In fall 2009, Colorado State University’s Department of Ethnic Studies will offer a master’s degree in ethnic studies, making it the first and only master’s program of its kind in Colorado. The program will address issues related to the growing diversity of U.S. society and its workforce, ethnic conflict worldwide and globalization.
"Issues of race and ethnicity are becoming increasingly significant due to deep structural shifts and cultural practices locally, nationally and internationally," said Irene Vernon, chairwoman of the Department of Ethnic Studies at Colorado State. "Difficult challenges stem from deeply rooted racial conflicts as well as from people, cultures and capital crossing national borders. The consequences of inattention to this reality are enormous."
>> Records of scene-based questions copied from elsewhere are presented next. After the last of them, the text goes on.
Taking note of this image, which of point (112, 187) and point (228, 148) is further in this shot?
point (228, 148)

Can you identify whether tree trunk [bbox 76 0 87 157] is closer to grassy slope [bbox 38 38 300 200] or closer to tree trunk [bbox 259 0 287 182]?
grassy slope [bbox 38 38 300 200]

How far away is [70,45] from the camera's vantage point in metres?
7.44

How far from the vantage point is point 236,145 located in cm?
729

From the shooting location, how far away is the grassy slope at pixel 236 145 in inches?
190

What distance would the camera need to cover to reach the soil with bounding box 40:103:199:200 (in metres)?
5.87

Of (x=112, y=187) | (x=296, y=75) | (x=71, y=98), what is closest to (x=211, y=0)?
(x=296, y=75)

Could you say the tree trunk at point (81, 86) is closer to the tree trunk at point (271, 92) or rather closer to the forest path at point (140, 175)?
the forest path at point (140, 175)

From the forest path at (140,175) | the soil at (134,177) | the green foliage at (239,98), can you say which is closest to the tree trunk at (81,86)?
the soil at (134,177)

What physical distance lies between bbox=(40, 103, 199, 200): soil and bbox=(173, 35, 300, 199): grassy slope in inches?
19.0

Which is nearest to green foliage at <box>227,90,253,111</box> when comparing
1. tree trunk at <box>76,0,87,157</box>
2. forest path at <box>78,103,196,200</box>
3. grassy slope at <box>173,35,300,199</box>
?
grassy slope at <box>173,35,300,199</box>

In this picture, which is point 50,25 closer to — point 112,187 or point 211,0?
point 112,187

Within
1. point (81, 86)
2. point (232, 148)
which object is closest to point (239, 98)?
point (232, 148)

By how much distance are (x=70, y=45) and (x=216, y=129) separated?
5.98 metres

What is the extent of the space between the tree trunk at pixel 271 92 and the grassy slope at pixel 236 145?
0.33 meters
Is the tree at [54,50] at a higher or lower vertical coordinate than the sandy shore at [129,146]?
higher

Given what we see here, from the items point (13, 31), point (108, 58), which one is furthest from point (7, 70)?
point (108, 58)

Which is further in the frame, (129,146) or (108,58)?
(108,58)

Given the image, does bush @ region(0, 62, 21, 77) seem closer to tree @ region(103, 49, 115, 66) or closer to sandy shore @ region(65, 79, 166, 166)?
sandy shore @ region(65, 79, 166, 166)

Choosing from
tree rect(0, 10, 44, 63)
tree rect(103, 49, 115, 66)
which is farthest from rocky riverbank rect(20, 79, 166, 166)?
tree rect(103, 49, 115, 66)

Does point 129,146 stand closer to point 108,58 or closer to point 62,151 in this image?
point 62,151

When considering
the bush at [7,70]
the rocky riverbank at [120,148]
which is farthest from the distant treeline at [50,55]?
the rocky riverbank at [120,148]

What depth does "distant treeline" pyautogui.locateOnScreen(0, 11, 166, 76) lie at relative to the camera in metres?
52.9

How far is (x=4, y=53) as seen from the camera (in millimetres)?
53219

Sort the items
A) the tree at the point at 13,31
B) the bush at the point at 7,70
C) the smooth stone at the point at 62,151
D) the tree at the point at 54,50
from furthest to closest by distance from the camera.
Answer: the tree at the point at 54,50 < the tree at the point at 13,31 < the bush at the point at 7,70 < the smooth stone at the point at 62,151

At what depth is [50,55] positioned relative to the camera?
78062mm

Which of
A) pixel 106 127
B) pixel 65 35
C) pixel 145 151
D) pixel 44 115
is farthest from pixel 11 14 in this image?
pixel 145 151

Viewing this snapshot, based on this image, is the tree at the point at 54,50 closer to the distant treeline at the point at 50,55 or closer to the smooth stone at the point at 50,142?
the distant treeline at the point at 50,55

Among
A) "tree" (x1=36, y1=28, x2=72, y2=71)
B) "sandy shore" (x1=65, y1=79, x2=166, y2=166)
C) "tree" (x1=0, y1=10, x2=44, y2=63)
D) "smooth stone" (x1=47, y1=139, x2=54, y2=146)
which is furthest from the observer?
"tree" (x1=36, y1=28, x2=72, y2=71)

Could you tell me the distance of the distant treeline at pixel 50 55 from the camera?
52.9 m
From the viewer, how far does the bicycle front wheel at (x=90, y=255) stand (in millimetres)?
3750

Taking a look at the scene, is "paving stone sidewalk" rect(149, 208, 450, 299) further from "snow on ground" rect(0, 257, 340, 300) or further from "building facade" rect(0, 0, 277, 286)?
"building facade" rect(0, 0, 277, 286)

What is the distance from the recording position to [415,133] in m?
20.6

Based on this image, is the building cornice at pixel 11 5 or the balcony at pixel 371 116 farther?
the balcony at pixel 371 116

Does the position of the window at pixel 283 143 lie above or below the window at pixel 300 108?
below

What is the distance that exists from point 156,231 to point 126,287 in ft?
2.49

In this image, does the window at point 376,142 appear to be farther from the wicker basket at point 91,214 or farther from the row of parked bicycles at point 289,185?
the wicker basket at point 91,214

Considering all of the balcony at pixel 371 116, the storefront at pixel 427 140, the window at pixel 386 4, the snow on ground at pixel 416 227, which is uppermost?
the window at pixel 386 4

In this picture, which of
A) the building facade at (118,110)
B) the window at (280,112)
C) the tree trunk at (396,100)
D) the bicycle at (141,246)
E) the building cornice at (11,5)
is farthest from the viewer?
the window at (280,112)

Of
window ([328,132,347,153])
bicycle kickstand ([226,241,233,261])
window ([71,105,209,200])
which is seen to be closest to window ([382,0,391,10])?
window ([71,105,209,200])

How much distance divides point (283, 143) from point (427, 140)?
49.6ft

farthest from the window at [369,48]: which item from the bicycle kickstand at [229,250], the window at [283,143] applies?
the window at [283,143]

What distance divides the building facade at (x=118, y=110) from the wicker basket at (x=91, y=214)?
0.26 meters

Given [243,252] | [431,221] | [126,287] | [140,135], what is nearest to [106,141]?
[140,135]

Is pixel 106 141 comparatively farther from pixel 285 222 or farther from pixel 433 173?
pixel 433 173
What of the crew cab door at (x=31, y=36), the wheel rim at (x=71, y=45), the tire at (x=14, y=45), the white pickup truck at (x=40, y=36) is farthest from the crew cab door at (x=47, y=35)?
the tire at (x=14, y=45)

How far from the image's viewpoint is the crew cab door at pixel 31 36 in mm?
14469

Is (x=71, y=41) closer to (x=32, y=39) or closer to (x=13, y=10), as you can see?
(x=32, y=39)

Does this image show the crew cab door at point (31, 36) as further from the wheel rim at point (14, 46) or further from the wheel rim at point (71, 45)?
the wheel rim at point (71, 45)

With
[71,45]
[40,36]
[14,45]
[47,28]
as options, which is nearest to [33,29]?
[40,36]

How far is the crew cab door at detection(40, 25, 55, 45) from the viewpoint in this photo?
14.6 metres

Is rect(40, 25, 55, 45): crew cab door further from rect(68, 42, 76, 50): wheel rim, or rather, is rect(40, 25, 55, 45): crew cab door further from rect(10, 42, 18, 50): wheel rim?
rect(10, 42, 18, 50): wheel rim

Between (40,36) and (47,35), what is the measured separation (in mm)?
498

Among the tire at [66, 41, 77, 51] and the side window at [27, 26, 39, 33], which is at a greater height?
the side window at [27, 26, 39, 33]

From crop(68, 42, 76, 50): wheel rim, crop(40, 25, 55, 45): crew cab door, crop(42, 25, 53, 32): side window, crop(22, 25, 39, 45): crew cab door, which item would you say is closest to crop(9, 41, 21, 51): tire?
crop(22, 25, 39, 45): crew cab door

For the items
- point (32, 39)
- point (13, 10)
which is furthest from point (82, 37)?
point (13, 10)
The Ethnic Studies graduate program will teach students to understand the unique and interlocking experiences of racially marginalized groups and to analyze how race intersects with other forces of social differentiation such as gender, sexuality and class in national and international contexts. The program recognizes the importance not only of the history of racial exclusion and marginalization but also the creative ways in which various racial groups sustain their humanity through cultural preservation, transference and renewal.
"Ethnic Studies is committed to nurturing students to become culturally aware, astute, civic-minded individuals who strive to strengthen the communities in which they reside. Because the study of ethnic groups intrinsically reveals how race structures life chances and opportunities, the scholarly orientation of the department reflects a commitment to meaningful changes in public policy and social life," Vernon said.
The Department of Ethnic Studies was formerly the Center for Applied Studies in American Ethnicity, or CASAE. The name change became effective for the fall 2008 semester. The department is housed in the College of Liberal Arts.